Further, the bill would establish time limits on permitting decisions. Agencies must issue decisions on permits for transportation projects within 180 days of the application or the final NEPA decision on the project, whichever is later.
The conference report makes strategic investments to attract private sector resources. Specifically, the bill will increase funding for the Transportation Infrastructure Finance and Innovation Act (TIFIA) program from $122 million per year to $750 million in FY 2013 and $1 billion in FY 2014. Additionally, the agreement would increase the maximum potential TIFIA share of total project costs from 33 percent to 49 percent. The financial leverage reflected in TIFIA’s statutory formula demonstrates that $1 billion in federal credit assistance would now have the potential to support more than $20 billion in project activity. This outcome, however, would require full utilization of the program’s capacity.
The Conference Report would also adopt a proposal contained in the Senate-passed legislation that would allow a group of related transportation improvements to apply together as a unified program for TIFIA assistance rather than limiting credit assistance to individual projects. This change will enable state and local governments to potentially use a revenue-generating infrastructure project, such as a popular toll road, to finance other improvements that cannot feasibly generate its own revenues.
Finally, the agreement would expand the ability of states to use tolls on federal-aid highway capacity projects. However, the number of toll-free lanes must at least remain the same as before construction.

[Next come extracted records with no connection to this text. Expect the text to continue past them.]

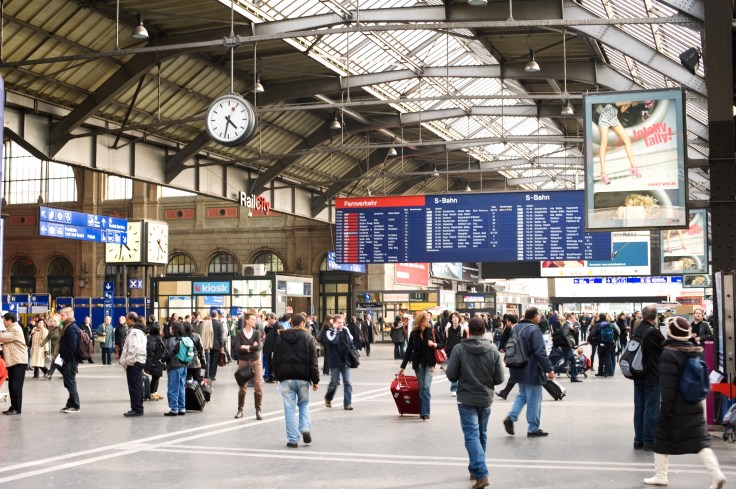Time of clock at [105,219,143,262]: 4:31
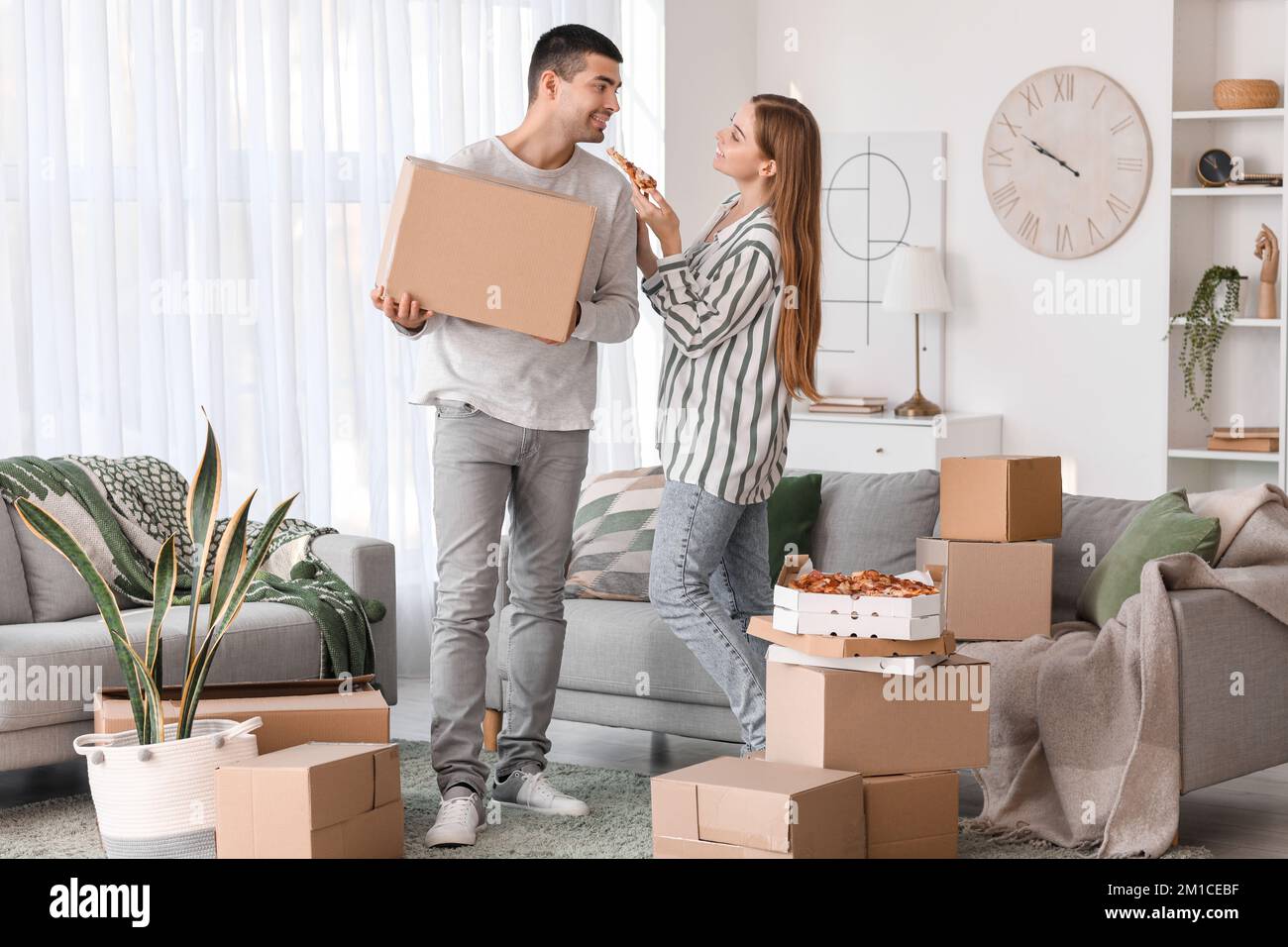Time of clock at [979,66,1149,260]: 9:50
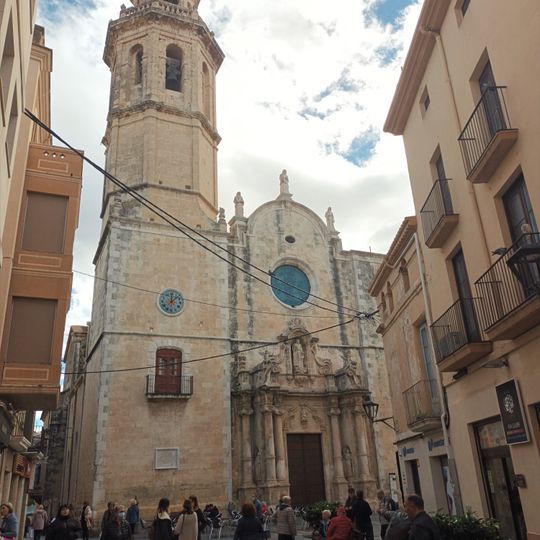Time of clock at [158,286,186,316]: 12:07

The three amendments successfully added by retiring Senator Jeff Bingaman (D-N.M.) to the earlier, Senate-passed MAP-21 are not included in the final conference report. Those provisions would have prohibited the use of Private Activity Bonds on leases of existing highway assets, lengthened the depreciation schedule for leases of existing highway assets, and penalized states with reductions in federal formula funds if they leased existing highway assets to the private sector. ARTBA strongly opposed the Bingaman provisions throughout the reauthorization process.
Other Policy Provisions:
- The conference report removes the ban on using Congestion Mitigation Air Quality (CMAQ) Program funds on projects which would add new capacity for single occupancy vehicles;
- Requires annual report in a user-friendly format on the Internet with information on all projects for which federal funds were obligated, as recommended by ARTBA;
- Establishes Transportation Alternatives program that would dedicate two percent of the amounts provided to states by formula for activities including bike and pedestrian trails, safe routes for children and individuals with disabilities, abandoned rail conversions, community improvement activities and environmental mitigation activities. According to Capitol Hill sources, the two percent threshold represents a $300 million reduction from what these activities received annually under SAFETEA-LU;
- Includes requirements for the development of updated national bridge and tunnel inspection standards, including penalties for states that remain non-compliant, and a training program for bridge and tunnel inspectors.
ARTBA will be producing a more detailed analysis of the new surface transportation law in the coming weeks. At this point, however, we are working with our industry allies to ensure the broadest possible vote in support of MAP-21 in both the House and Senate. The ARTBA co-chaired Transportation Construction Coalition (TCC) wrote to all members of Congress today urging support of the conference report. The TCC is also running print ads in several Capitol Hill publications tomorrow supporting the bill.
We will continue to keep you apprised of further developments.
1 There is no provision establishing an overall obligation ceiling for the public transportation program for FY 2013 and FY 2014.
2 Since the amount of funds to be apportioned is significantly larger than HTF tax revenues, this provision will likely affect only a small number of states, if any.